Conto sempre a meus alunos uma história que ouvi há quase 20 anos, sobre um velho professor universitário, já falecido. No início de cada aula, ele desenhava num canto do imenso quadro negro uma pequena cruz. Não falava sobre isso, apenas desenhava, respirava e começava a aula. Um dia, questionado por uma colega curiosa, respondeu que rezava para que não surgisse durante a aula alguma pergunta cuja resposta ele não soubesse. Seu maior receio, durante uma aula, era dizer “não sei”.
Conto essa história porque me faz compreender uma maneira de pensar completamente oposta à de um cientista. Para essas pessoas, dizer “não sei” é vergonhoso. Quase como admitir uma inferioridade. Poderoso é quem sempre tem respostas. E, de fato, da maneira como a ciência é ensinada na maioria dos lugares, ela parece uma série de fatos consumados. Respostas prontas a marcar em questões de múltipla escolha. E isso não pode estar mais distante, ser mais completamente diferente, do dia a dia de um cientista.
Os artigos científicos, onde são publicados os resultados de uma pesquisa, todos eles, sem exceção, começam mais ou menos assim: não sabíamos algo; hipotetizamos que seria da maneira X; testamos assim e assado; e o resultado foi Y. O cientista vive e respira na fronteira do conhecimento. Ciência acontece quando alguém admite: não sei; mas quero descobrir.
Portanto, a lição número 1 para quem quer ser cientista é aceitar confortavelmente que sempre existirão coisas que não se sabe. Se você sabe tudo, como pode aprender algo? Alguns podem responder: “mas não quero aprender nada, já sei tudo o que preciso”. Mas eu retrucaria: e se acontecer algo impensável, algo tão novo que modificar totalmente o seu mundo?

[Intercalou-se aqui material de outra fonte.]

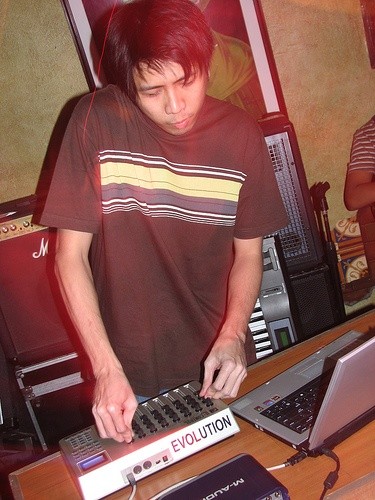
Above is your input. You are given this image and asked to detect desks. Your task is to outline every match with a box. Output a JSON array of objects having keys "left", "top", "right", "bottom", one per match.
[{"left": 7, "top": 307, "right": 375, "bottom": 499}]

Uma pandemia, por exemplo; ou uma mudança climática tão monumental que alague a maioria das áreas que hoje sediam cidades?
Se você não foi treinado, como um cientista, a conviver – e, eu diria, confortavelmente – com a dúvida, experimente dizer em voz alta: não sei. E aí? Vai me dizer que não vem uma sensação de liberdade? Não sei, mas vamos tentar descobrir. Existe metodologia para realizar as investigações – isso é ciência. Hoje, na situação de emergência que vivemos, ver as pessoas finalmente se interessando por isso me traz um misto de felicidade com alívio. Porque entender como nós abordamos os problemas que nos propomos a solucionar não serve apenas pra testar vacinas. Serve para a vida. Como funciona a caixa d’água do seu condomínio? Ou o sistema de esgoto da sua cidade? Como a ponte sobre o Guaíba aguenta tanto peso? Como funciona o tratamento da sua pressão arterial?
Tudo bem se você não sabe; melhor ainda: você vai descobrir. Mais importante, repare em quem sempre tem resposta para tudo. O tratamento definitivo. A melhor vacina. Quem sempre sabe. Fuja dessas pessoas, e, principalmente, não vote nessas pessoas. Corra, como se sua vida dependesse disso. Porque depende.